ADR 018: Cloudflare Infrastructure as Code

Context

ADR 016 established Cloudflare Tunnel and Cloudflare Access for internal operator surfaces such as argocd.northlift.net.

That phase still left three manual steps when onboarding a new internal service:

  1. Add ingress hostname in GitOps values.
  2. Run cloudflared tunnel route dns manually.
  3. Create Access application and policy in the Zero Trust dashboard.

This manual split creates operational risk:

  1. Drift between cluster intent, Cloudflare DNS, and Access policy state.
  2. Lockout risk if policy edits are made ad hoc and not peer-reviewed.
  3. Non-repeatable recovery after incident or account migration.
  4. No single Git history for tunnel routing and identity controls.

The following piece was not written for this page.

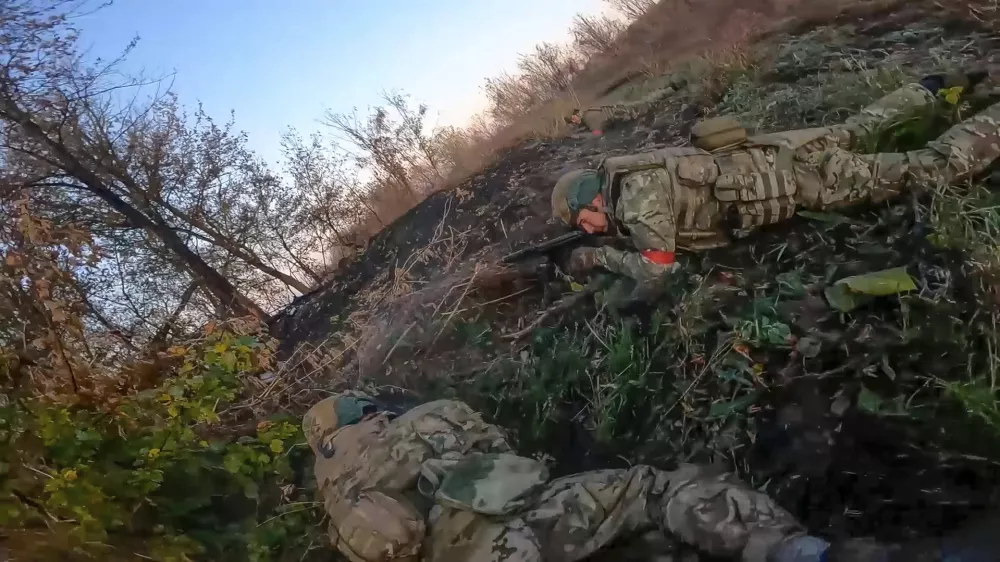 In this image taken from a video released by the Russian Defense Ministry on Thursday, Nov. 7, 2024, Russian Army soldiers fight with Ukrainian Armed forces in the Sudzhansky district of the Kursk region of Russia. (Russian Defense Ministry Press Service via AP)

We evaluated the following options:

  1. Continue with dashboard and CLI clickops.
  2. Use the Cloudflare Kubernetes Operator for tunnel and Access automation.
  3. Add a dedicated OpenTofu module for Cloudflare and apply via GitHub Actions.

Decision

We adopt option 3 and add terraform/cloudflare as a first-class OpenTofu module.

This module manages:

  1. Tunnel object lifecycle.
  2. Tunnel DNS host routing for internal hostnames.
  3. Access applications.
  4. Access policies.

Consequences

Positive

  1. Cloudflare tunnel and Access controls become auditable, reviewable, and reproducible.
  2. Service onboarding is reduced to Git changes and CI apply.
  3. Import-first approach prevents accidental replacement of existing tunnel and Access objects.
  4. Remote state locking prevents concurrent apply corruption.

Negative

  1. Adds dependency on AWS backend availability for Cloudflare applies.
  2. Requires OIDC role setup and least-privilege IAM maintenance.
  3. Incorrect Access policy edits in code can still cause lockout if review is weak.
  4. Team must maintain provider version compatibility across Cloudflare API changes.

Status

Accepted and implemented in Phase 11.